I am grateful that this happened. My building has shut-in residents, who, would have found it extremely difficult to get to a vaccination site. In fact, we, the residents, decided that the shut-ins and the mobility impaired got to jump the line and be vaccinated first. According to building rumor, our building had an excellent turn-out at the vaccination clinic—nearly everyone who signed-up to be vaccinated got vaccinated.
Initially, according to the Massachusetts Department of Health, we who live in project based subsidized housing for the elderly and disabled were not going to be prioritized. The powers that be did not appreciate that we who live in elderly/disabled housing are all at elevated risk. Moreover, if we get COVID-19, we could accidentally spread it to our neighbors who might be frail. According to Pat Jehlen, my state senator, many senior citizen advocates, including the director of the Medford Housing Authority along with the Stop Bullying Coalition, contacted their legislators about this. Jerry Halberstadt, Coordinator of the Stop Bullying Coalition, was interviewed on WBUR, one of Boston's public radio news stations.
I am glad that other communities with subsidized senior citizens/persons with disabilities housing are doing onsite vaccination clinics. I understand that a few days ago, the Salem Health Department held a vaccination clinic in their senior citizens/persons with disabilities apartment buildings. The Salem Health Department is going to hold a vaccination clinic for residents of Fairweather Apartments in Peabody, where Jerry Halberstadt lives.
Please don't let reports of side effects from the COVID-19 vaccination scare you off. I have a long history of medication intolerances / severe side effects from medications. I have had COVID-19. I did have side effects from the vaccination. Compared to what it's like having COVID-19, the side effects from the vaccination are mild and bearable. I did have chills, brain fog, a mild headache, a cough, soreness at the vaccination site. For me, the worst of the side effects happened between 24 and 48 hours after the shot.
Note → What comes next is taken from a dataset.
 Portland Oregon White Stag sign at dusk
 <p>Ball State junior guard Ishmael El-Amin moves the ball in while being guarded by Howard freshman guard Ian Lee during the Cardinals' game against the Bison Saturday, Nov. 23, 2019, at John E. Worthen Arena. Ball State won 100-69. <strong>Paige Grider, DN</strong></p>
I know many people who have had the COVID-19 vaccination and had very mild to no side effects from it. Among my friends, I had the worst side effects. I do not regret getting vaccinated, not in the least.
Even if you had COVID-19, you still need to be vaccinated. There are several new variants, and we don’t yet know how effective each vaccine is against each of the new virus strains. For example, the Johnson & Johnson / Janssen COVID-19 vaccination is effective against the South African variant of COVID-19. It has been successfully tested against the Brazilian variants.
Each of the three vaccines approved for use in the United States is safe and effective. Public health officials don't want people to ‘vaccine shop,’ because the sooner people get vaccinated, the better. However, public health officials should realize that there are people who need a particular manufacturer's vaccine, because they are known to be intolerant of an ingredient in a particular vaccine. People like me should be accommodated-and not be called names when, for legitimate safety reasons, we refuse a vaccine and insist on receiving a different product. I received the Johnson & Johnson / Janssen shot, the one I needed because of my medical history.